**Problem to work on:** Retype all ten entries below word for word, leaving the pictures out of your copy.

##### Given information

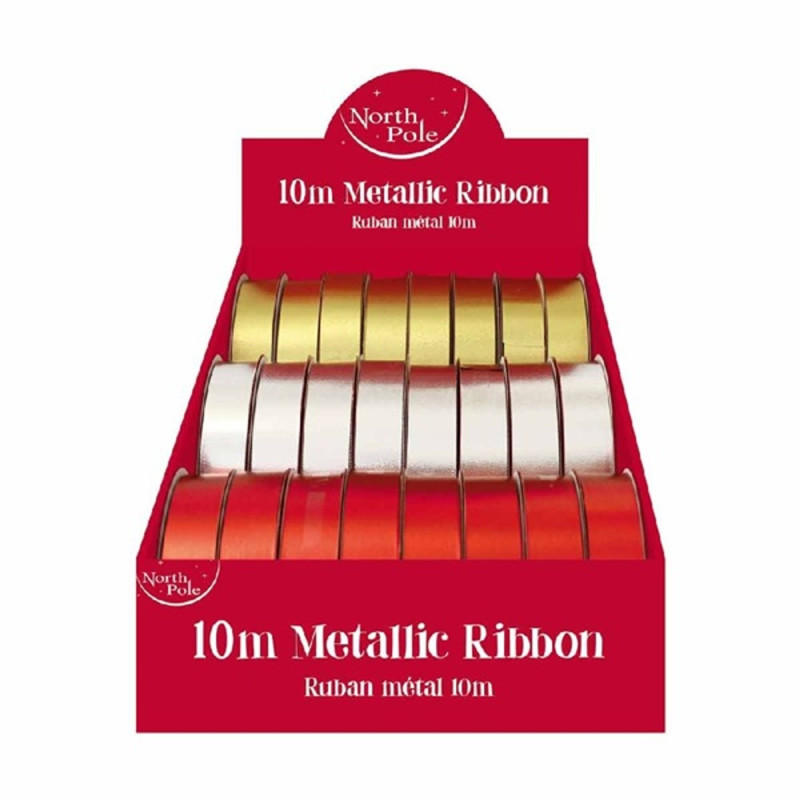 IRIS Ajándék kötöző szalag, dombornyomott, 10m, vegyes színekben, arany, ezüst, piros IRIS Ajándék kötöző szalag, dombornyomott, 10m, vegyes színekben, arany, ezüst, piros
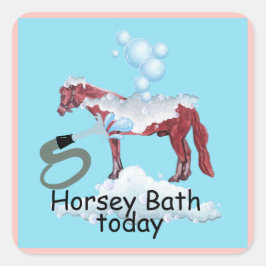 ホースバス漫画スクエアステッカー スクエアシール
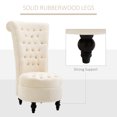 thumbnail image 6 of HomCom Chesterfield Chair, Cream White, 6 of 9
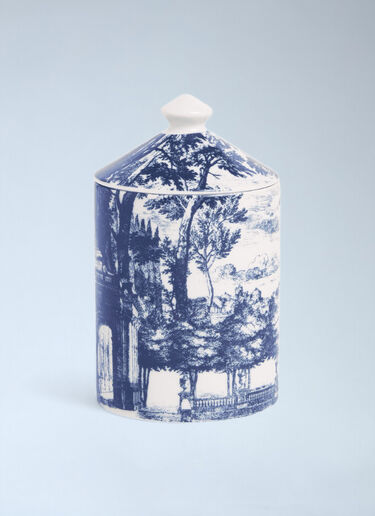 Fornasetti Small Se Poi Candle Blue wps0691866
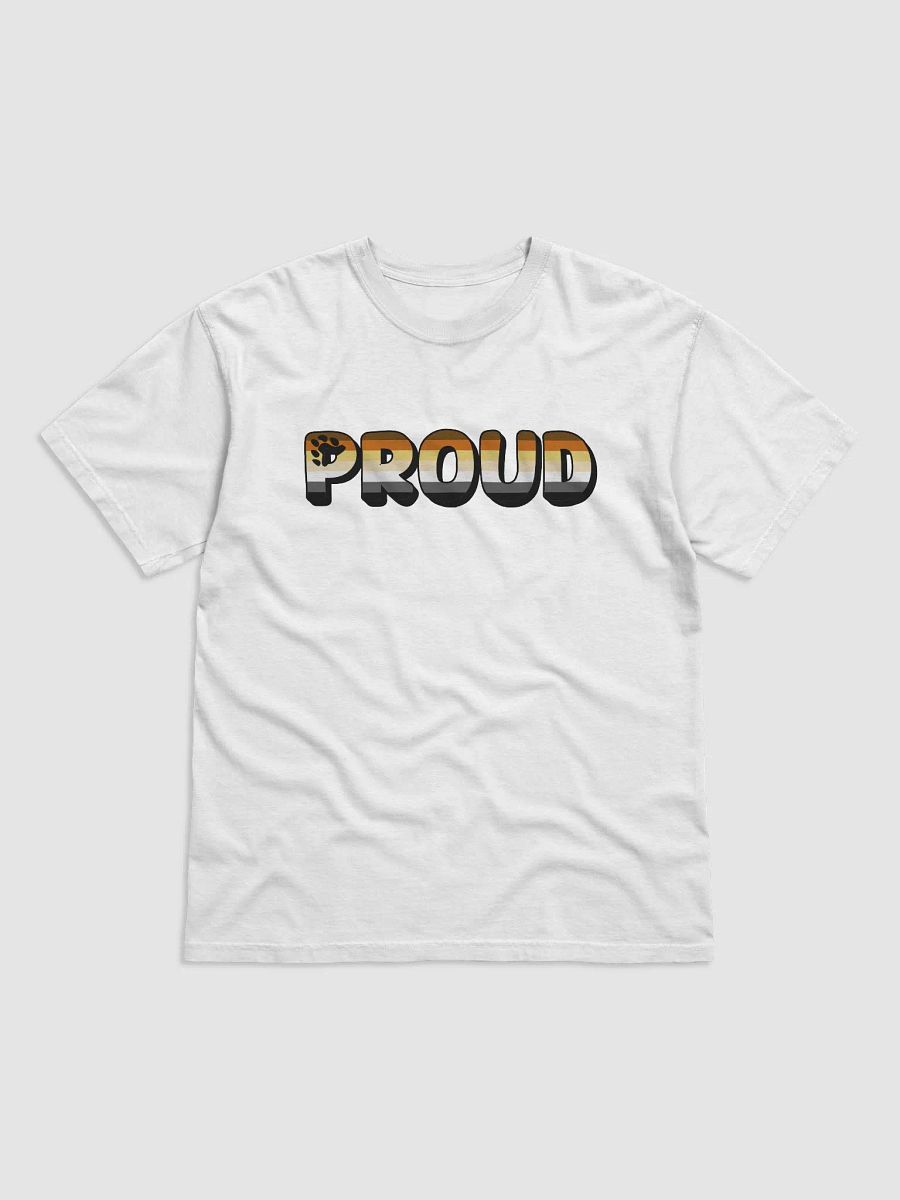 The 'PROUD bear' T-Shirt - White product image (1)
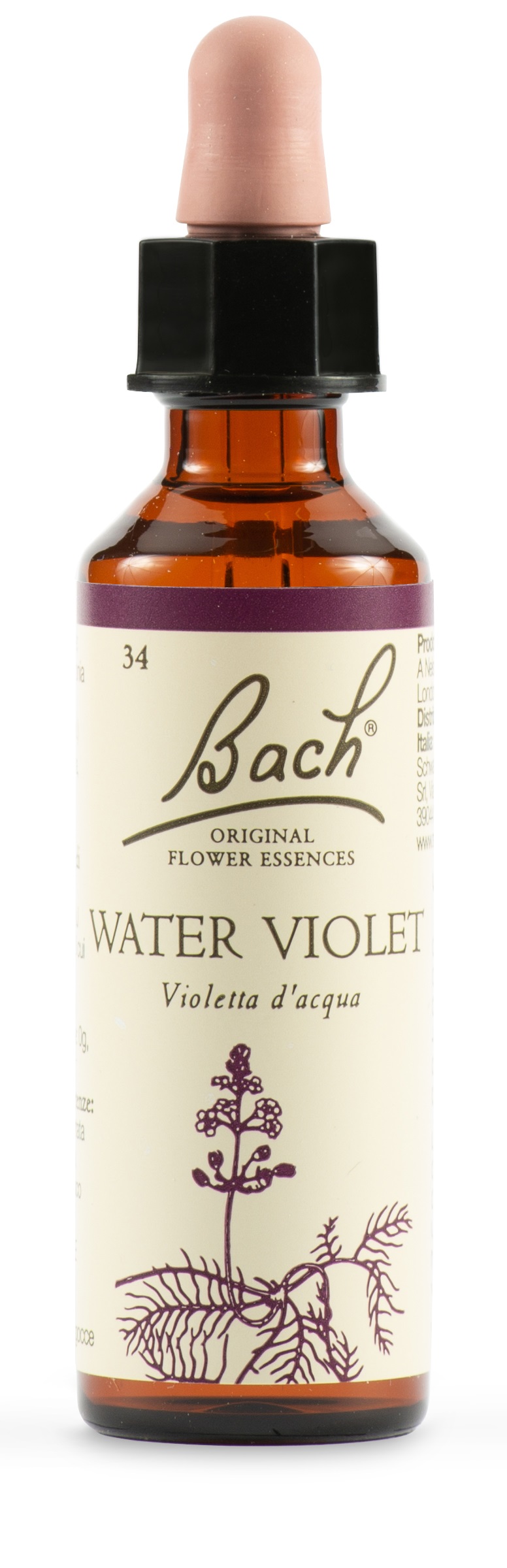 WATER VIOL BACH ORIG 20 ML - Farmacia Artemisia di Montecuollo Dott. Angelo snc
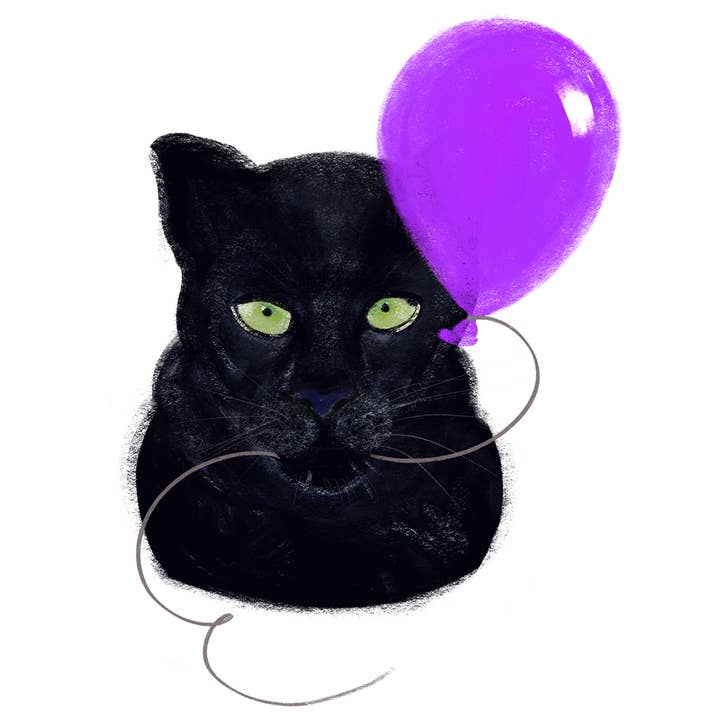 Black Panther op maat gemaakt briefpapier/weinig afval en handgemaakt voor wholesale door Gabriella Rizzo Studio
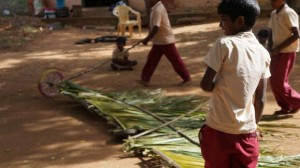 Tamil Nadu school students design sweeping vehicle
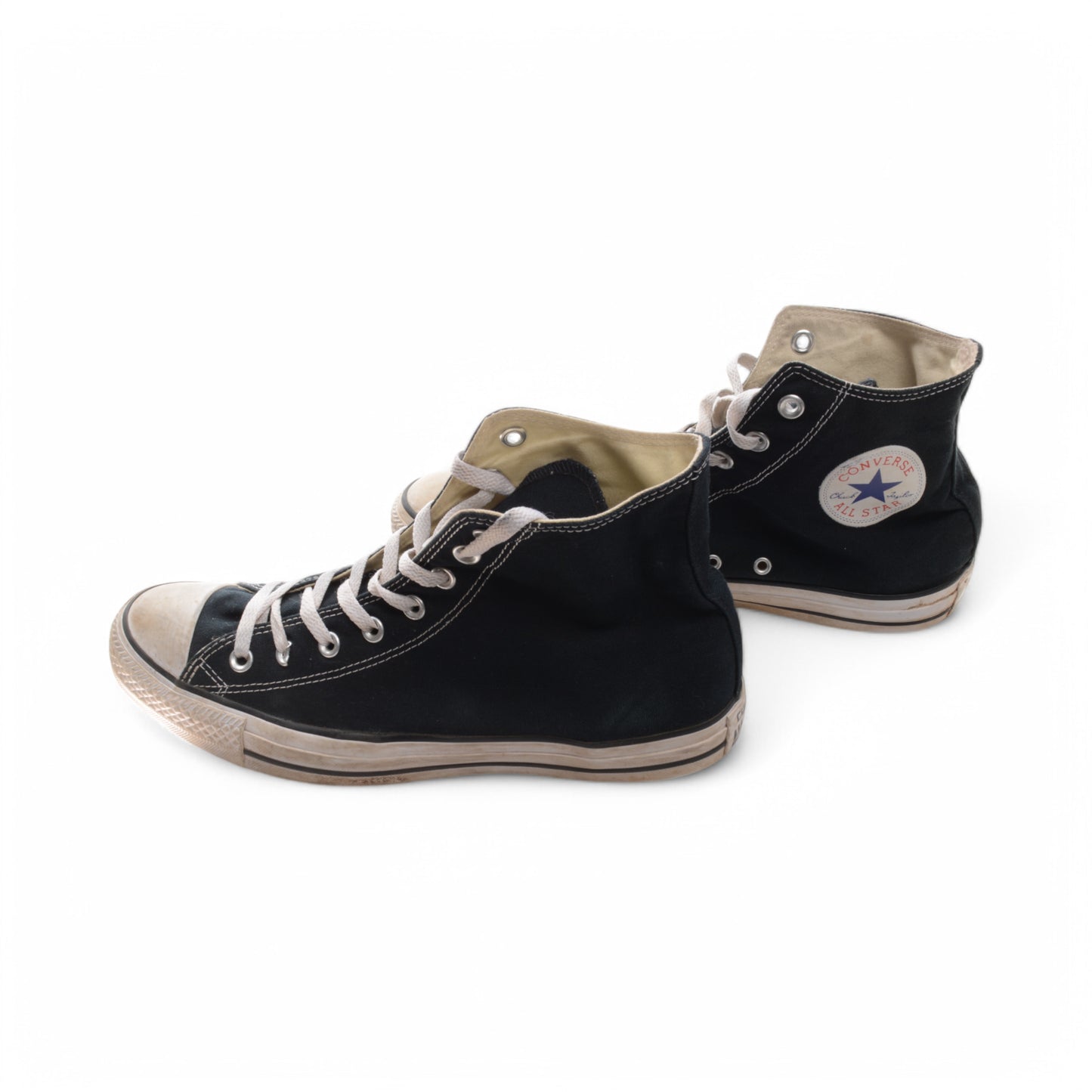 Cobra Kai (TV) – Converse Black High Top Sneakers Mens 11 Womens 13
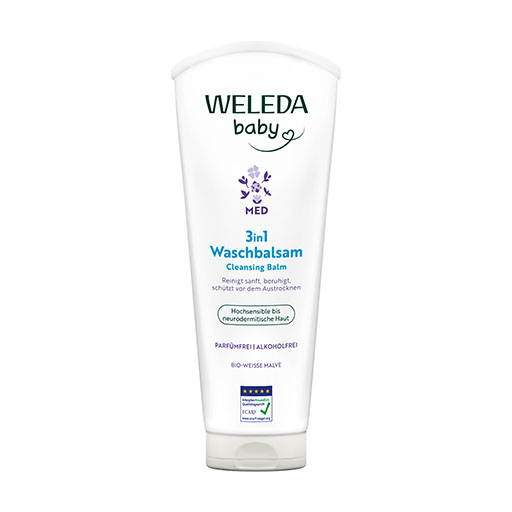 WELEDA 3in1 Waschbalsam weiße Malve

##########

**The answer:**
 IRIS Ajándék kötöző szalag, dombornyomott, 10m, vegyes színekben, arany, ezüst, piros IRIS Ajándék kötöző szalag, dombornyomott, 10m, vegyes színekben, arany, ezüst, piros
 ホースバス漫画スクエアステッカー スクエアシール
 thumbnail image 6 of HomCom Chesterfield Chair, Cream White, 6 of 9
 Fornasetti Small Se Poi Candle Blue wps0691866
 The 'PROUD bear' T-Shirt - White product image (1)
 WATER VIOL BACH ORIG 20 ML - Farmacia Artemisia di Montecuollo Dott. Angelo snc
 Black Panther op maat gemaakt briefpapier/weinig afval en handgemaakt voor wholesale door Gabriella Rizzo Studio
 Tamil Nadu school students design sweeping vehicle
 Cobra Kai (TV) – Converse Black High Top Sneakers Mens 11 Womens 13
 WELEDA 3in1 Waschbalsam weiße Malve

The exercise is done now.